_Directions_
1. According to the passage on border security, which agency did DHS inherit?
2. Reproduce part of the passage on border security: start at the words "With US-VISIT, however, the" and stop after "whatever they develop.".

-- Start of Text --

With US-VISIT, however, the department is letting everyone who wants
the government's business know that such concerns are up-front preconditions
that must be woven into whatever they develop.
Gilmore
may be right on this one. There is certainly evidence to suggest
that things are getting better at DHS. The agency seems finally
to be focusing on securing U.S. borders after inheriting the Immigration
and Naturalization Service, the very model of a dysfunctional government
agency. In addition to developing US-VISIT to deal with the problem
of those coming into the country legally and deciding simply to
stay on regardless of our laws, DHS recently announced that it is
beefing up security on our southern border to begin the task of
gaining control of a border that has been routinely ignored by millions
of illegals every year.

-- End of Text --
-- Start of Supplied information --

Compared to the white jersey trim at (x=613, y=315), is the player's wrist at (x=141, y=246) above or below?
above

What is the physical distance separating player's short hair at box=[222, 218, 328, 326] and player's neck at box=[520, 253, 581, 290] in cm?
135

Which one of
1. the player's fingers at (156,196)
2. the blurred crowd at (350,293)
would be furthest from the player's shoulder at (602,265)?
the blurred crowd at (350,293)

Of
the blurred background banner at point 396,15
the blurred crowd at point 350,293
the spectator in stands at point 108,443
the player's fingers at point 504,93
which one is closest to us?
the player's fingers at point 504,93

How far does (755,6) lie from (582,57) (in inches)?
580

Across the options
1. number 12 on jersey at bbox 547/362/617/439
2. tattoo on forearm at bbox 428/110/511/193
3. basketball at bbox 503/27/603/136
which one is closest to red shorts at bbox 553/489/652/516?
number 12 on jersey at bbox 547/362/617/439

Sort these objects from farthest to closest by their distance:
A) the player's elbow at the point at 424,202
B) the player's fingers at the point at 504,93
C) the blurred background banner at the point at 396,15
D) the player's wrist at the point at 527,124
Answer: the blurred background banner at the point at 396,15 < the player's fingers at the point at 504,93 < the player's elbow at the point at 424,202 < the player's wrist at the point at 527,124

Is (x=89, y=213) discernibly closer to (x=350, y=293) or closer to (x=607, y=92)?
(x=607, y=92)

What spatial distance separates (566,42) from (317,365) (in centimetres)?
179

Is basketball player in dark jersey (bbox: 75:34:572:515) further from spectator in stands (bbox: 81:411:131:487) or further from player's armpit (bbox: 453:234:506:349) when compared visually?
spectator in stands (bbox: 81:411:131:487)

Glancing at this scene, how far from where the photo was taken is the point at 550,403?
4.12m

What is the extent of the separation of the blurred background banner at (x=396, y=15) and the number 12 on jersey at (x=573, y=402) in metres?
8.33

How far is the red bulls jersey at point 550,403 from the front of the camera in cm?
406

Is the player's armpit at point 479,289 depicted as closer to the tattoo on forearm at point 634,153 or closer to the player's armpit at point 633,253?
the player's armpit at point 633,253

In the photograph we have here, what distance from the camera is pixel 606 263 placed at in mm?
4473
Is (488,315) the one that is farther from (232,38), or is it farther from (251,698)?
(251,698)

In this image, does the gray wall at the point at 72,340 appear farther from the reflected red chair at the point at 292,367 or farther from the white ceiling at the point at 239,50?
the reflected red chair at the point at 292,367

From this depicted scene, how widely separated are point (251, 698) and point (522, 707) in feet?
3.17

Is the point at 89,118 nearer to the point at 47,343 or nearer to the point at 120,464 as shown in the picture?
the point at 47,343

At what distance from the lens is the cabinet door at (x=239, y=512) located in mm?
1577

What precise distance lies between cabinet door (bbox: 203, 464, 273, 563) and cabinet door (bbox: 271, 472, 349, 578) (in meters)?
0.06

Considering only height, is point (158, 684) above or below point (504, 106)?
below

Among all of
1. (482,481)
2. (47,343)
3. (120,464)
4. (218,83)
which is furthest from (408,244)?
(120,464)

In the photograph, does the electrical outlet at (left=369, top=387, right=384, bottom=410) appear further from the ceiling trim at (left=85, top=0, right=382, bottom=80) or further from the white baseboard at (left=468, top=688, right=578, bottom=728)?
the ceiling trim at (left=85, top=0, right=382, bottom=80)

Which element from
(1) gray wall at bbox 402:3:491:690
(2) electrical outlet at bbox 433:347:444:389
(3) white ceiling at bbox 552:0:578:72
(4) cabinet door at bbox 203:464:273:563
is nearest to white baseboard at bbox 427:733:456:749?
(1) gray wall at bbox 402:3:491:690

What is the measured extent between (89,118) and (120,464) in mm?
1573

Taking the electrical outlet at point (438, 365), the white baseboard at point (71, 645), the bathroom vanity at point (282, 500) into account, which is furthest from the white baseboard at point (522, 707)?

-- End of Supplied information --

_Responses per task_
1. The Immigration and Naturalization Service.

2.
With US-VISIT, however, the department is letting everyone who wants
the government's business know that such concerns are up-front preconditions
that must be woven into whatever they develop.